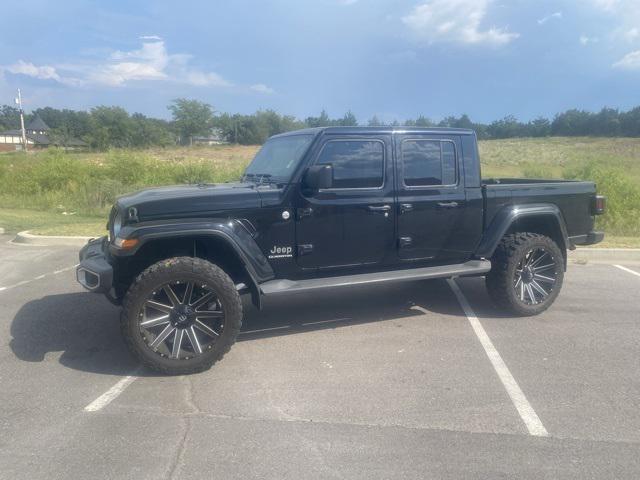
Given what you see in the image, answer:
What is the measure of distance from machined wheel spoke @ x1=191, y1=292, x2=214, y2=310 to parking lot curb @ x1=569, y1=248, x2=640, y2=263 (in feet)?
22.8

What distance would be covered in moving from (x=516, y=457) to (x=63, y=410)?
3037 millimetres

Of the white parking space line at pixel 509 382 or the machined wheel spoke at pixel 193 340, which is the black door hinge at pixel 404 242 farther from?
the machined wheel spoke at pixel 193 340

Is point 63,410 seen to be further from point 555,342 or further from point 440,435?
point 555,342

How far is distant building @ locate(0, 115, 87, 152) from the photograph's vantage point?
73.4 meters

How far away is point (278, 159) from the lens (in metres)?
5.86

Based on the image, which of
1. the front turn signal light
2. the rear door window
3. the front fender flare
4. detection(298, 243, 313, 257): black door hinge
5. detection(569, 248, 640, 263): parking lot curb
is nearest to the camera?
the front turn signal light

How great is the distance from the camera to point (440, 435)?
3.75m

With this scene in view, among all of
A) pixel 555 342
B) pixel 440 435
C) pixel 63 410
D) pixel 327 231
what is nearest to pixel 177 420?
pixel 63 410

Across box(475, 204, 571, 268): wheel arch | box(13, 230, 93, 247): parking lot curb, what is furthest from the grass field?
box(475, 204, 571, 268): wheel arch

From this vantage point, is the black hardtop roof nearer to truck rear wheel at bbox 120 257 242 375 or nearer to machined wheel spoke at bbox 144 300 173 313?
truck rear wheel at bbox 120 257 242 375

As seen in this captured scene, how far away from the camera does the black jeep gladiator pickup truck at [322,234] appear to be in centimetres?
====
**WORK TO DO:**
Rewrite the rows, starting at the first one and ending at the one containing "3037 millimetres", as a two-column CSV with the headers text and answer, one line per row. Leave out the pictures, put each field in quotation marks, and replace any line breaks with spaces.

**THE OUTPUT:**
text,answer
"Given what you see in the image, answer: What is the measure of distance from machined wheel spoke @ x1=191, y1=292, x2=214, y2=310 to parking lot curb @ x1=569, y1=248, x2=640, y2=263 (in feet)?","22.8"
"What distance would be covered in moving from (x=516, y=457) to (x=63, y=410)?","3037 millimetres"